In Re Guardianship of Callaway
Before: Barnard
BARNARD, P. J.
On July 15, 1931, an order was entered in the Superior Court of San Bernardino County appointing the respondent as guardian of the person of Anna May Callaway, a minor child, and letters of guardianship were duly issued. The petition in the matter alleged that the said minor had been in the custody of petitioner and his wife since about April 2, 1927; that the parents of said child had relinquished her to the petitioner and his wife; that there were no relatives of the minor residing in San Bernardino County; and asked that the court cause such notice to be given as upon inquiry was deemed reasonable. Attached to the petition was a consent and waiver of notice signed by the petitioner’s wife.

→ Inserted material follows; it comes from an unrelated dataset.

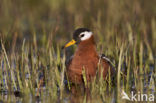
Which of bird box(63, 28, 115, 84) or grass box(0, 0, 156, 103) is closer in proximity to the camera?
grass box(0, 0, 156, 103)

On the same day another order to the effect that no notice of the time and place of hearing the petition be given was filed.
On November 18, 1932, on application of the mother and grandmother of the child, a citation was issued requiring the respondent to show cause why these letters of guardianship should not be revoked. This application was based upon the ground that the court had'no jurisdiction to make the original order appointing a guardian, since no notice of the proceeding was given to the mother or grandmother of the child. Affidavits of the mother and grandmother were filed in which they alleged that the grandmother had resided continuously at a certain address in Venice, California, for a period of eight years; that this fact and this address were known to the respondent; and that the respondent at all times knew that the mother of the child could be reached by communicating with the grandmother at that address. After a hearing, an order was entered denying the application to vacate and set aside the appointment of a guardian and from this order this appeal is taken.
The appellants concede that the original order appointing a guardian, which does not purport to recite any facts or acts upon which the jurisdiction of the court depended,
[160]
would be sufficient and conclusive upon the mattter of jurisdiction if it stood alone. It is contended, however, that the additional order to the effect that no notice be given conclusively shows that no notice was in fact given, and that it affirmatively appears therefrom that the court entirely disregarded the statute requiring notice to the parents and therefore had no jurisdiction.